## Blok Teks

__________

Jumat 01 Oct 2021 21:56 WIB

Risiko Indonesia di Tengah Pusaran Amerika Serikat dan China

Indonesia berada dalam pusaran perselisihan Amerika Serikat dan China

Indonesia berada dalam pusaran perselisihan Amerika Serikat dan China. Peta klaim Laut China Selatan
Foto: wikipedia
Indonesia berada dalam pusaran perselisihan Amerika Serikat dan China. Peta klaim Laut China Selatan

REPUBLIKA.CO.ID, JAKARTA— Bangkitnya ekonomi dan ekspansifnya militer China, memicu kekhawatiran Amerika Serikat dan beberapa negara Eropa. Sebagai imperialis tradisional yang pernah menguasai Asia Pasifik, mereka mengkhawatirkan pengaruh ekonomi dan politik mereka di Asia terganggu.  

“Asia Tenggara dan Indonesia menjadi hotspot bila pertikaian memuncak. Ketergantungan Indonesia terhadap China dan Barat, mengakibatkan bangsa ini terjebak dalam pusaran konflik perebutan pengaruh di Laut China Selatan,” ujar Guru Besar Ilmu Sejarah Universitas Diponegoro, Singgih Tri Sulistiyono, dalam keterangannya, Jumat (1/10).  

Baca Juga

Dia mengatakan, lalu lalang barang dan jasa yang melintasi Laut China Selatan (LCS) yang kerap dikawal militer dari berbagai negara, memicu ketegangan-ketegangan. Di lain pihak, Amerika Serikat dan sekutunya menganggap perairan tersebut sebagai wilayah internasional, sementara China mengeklaim wilayah LCS sebagai perairannya. 

Ketegangan dengan China tersebut, menerut dia, melecut terbentuknya aliansi pertahanan Amerika Serikat, Australia, dan Inggris (AUKUS). Salah satu poin aliansi itu, Inggris dan Amerika Serikat membantu Australia untuk membangun kapal selam nuklir. Hal tersebut bisa memicu peningkatan persaingan senjata nuklir di kawasan Asia Pasifik.

__________

## Informasi yang Diberikan
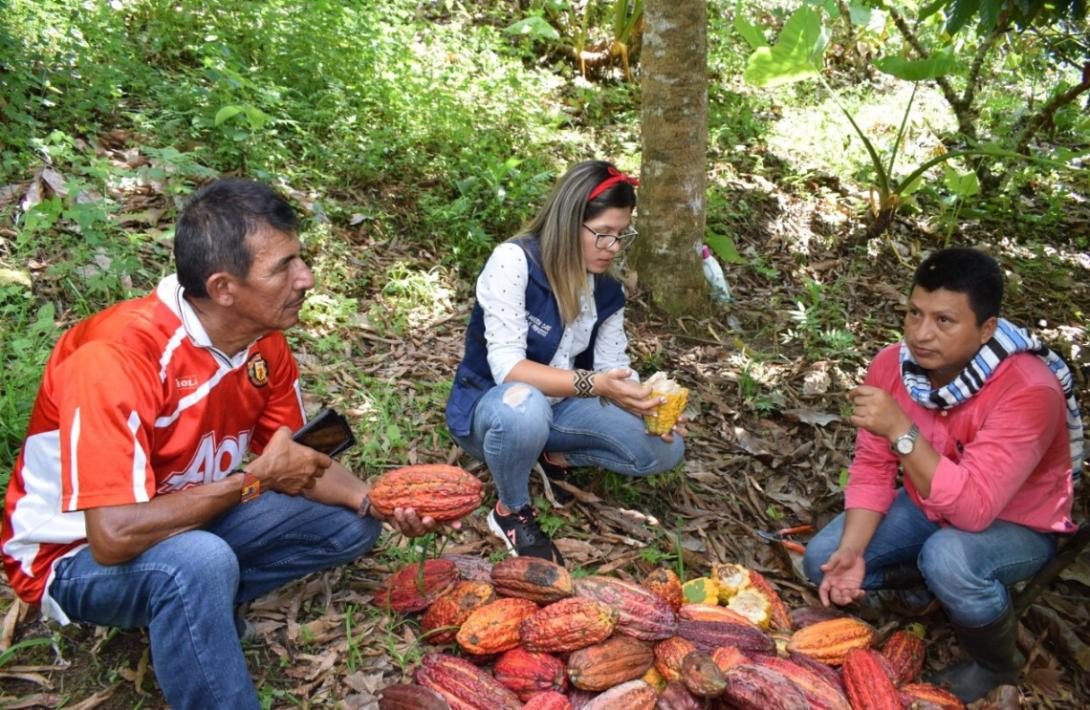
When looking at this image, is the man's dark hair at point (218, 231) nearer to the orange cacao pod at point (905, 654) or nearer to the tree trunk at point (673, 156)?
the orange cacao pod at point (905, 654)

__________

## Ketentuan Latihan
1) Kutip secara persis bagian dari artikel tentang risiko Indonesia di tengah Amerika Serikat dan China, mulai dari "Dia mengatakan, lalu" dan terus sampai "kawasan Asia Pasifik.".
2) Tentukan apakah tiap pernyataan berikut sesuai dengan artikel tentang risiko Indonesia di tengah Amerika Serikat dan China. Jawab ya atau tidak, lalu sertakan kutipan persis dari artikel yang menjadi dasarnya. (a) China mengeklaim wilayah Laut China Selatan sebagai perairannya. (b) Aliansi AUKUS terdiri atas Amerika Serikat, Australia, dan Jepang. (c) Singgih Tri Sulistiyono adalah Guru Besar Ilmu Sejarah Universitas Indonesia.
3) Teruskan artikel tentang risiko Indonesia di tengah Amerika Serikat dan China, mulai setelah kalimat terakhirnya.

## Daftar Jawaban
1)
Dia mengatakan, lalu lalang barang dan jasa yang melintasi Laut China Selatan (LCS) yang kerap dikawal militer dari berbagai negara, memicu ketegangan-ketegangan. Di lain pihak, Amerika Serikat dan sekutunya menganggap perairan tersebut sebagai wilayah internasional, sementara China mengeklaim wilayah LCS sebagai perairannya. 

Ketegangan dengan China tersebut, menerut dia, melecut terbentuknya aliansi pertahanan Amerika Serikat, Australia, dan Inggris (AUKUS). Salah satu poin aliansi itu, Inggris dan Amerika Serikat membantu Australia untuk membangun kapal selam nuklir. Hal tersebut bisa memicu peningkatan persaingan senjata nuklir di kawasan Asia Pasifik.

2)
(a) Ya: "sementara China mengeklaim wilayah LCS sebagai perairannya"
(b) Tidak: "aliansi pertahanan Amerika Serikat, Australia, dan Inggris (AUKUS)"
(c) Tidak: "Guru Besar Ilmu Sejarah Universitas Diponegoro"

3)
Menurut Singgih, Indonesia bisa dipastikan terseret dalam ketegangan mengingat investasi negara-negara itu sangat besar di Indonesi. “Pemerintah Indonesia harus melakukan upaya terobosan 'silent diplomacy' atau diplomasi senyap baik dengan pihak Amerika Serikat maupun China,” papar Singgih yang memfokuskan penelitiannya terhadap sejarah maritim.  

Menurutnya, pemerintah harus punya kemampuan membaca situasi dengan cerdas, “Apakah akan berdiri di tengah-tengah ataukah harus memihak salah satu di antara dua pihak itu. Salah dalam menilai akan menyebabkan Indonesia menjadi bulan-bulanan dalam konflik internasional,” timpalnya.

Belajar dari sejarah Indonesia modern, pada pertengahan abad ke-20, Indonesia mampu menjadi 'pemain'. “Maka jika sekarang tak mampu menyiasati situasi ini, Indonesia akan menjadi pihak yang 'dipermainkan',” kata sosok yang juga Ketua Lembaga Dakwah Islam Indonesia ini. 

Sebagai pertimbangan, kata dia, meskipun negara-negara di Asia mulai bergantung dengan investasi China, secara tradisional Barat masih memiliki hegemoni yang kuat. Indonesia bahkan terkurung oleh berbagai kekuatan Barat yang secara tradisional menguasai Australia, Malaysia, Singapura, Filipina, dan Brunei Darussalam. 

Dia berpendapat, Pemerintah juga harus melihat, aspirasi masyarakat Indonesia yang masih memandang negatif China sebagai negara komunis. Pendek kata, menurut Singgih, pemerintah harus berhati-hati.

Dia menilai, kedekatan dengan China, berpotensi kedaulatan Indonesia di sisi timur terganggu. Papua akan terus bergolak bahkan lepas, bila Indonesia terlalu terang-benderang bila berpihak ke China. Australia sangat mungkin mengintervensi masalah Papua, sebagaimana mereka bermain dalam referendum Timor Timur.  

Singgih menegaskan, pendirian AUKUS tanpa berdialog dengan Indonesia menunjukkan pemerintah diabaikan. “Indonesia dianggap lamban oleh Barat dalam merespons situasi bahaya di depan matanya. Juga mungkin Barat memandang Indonesia pada posisi abu-abu terkait dengan kedekatannya dengan China. Hal ini menyebabkan Indonesia tidak mendapatkan keuntungan dalam konflik LCS,” ujarnya.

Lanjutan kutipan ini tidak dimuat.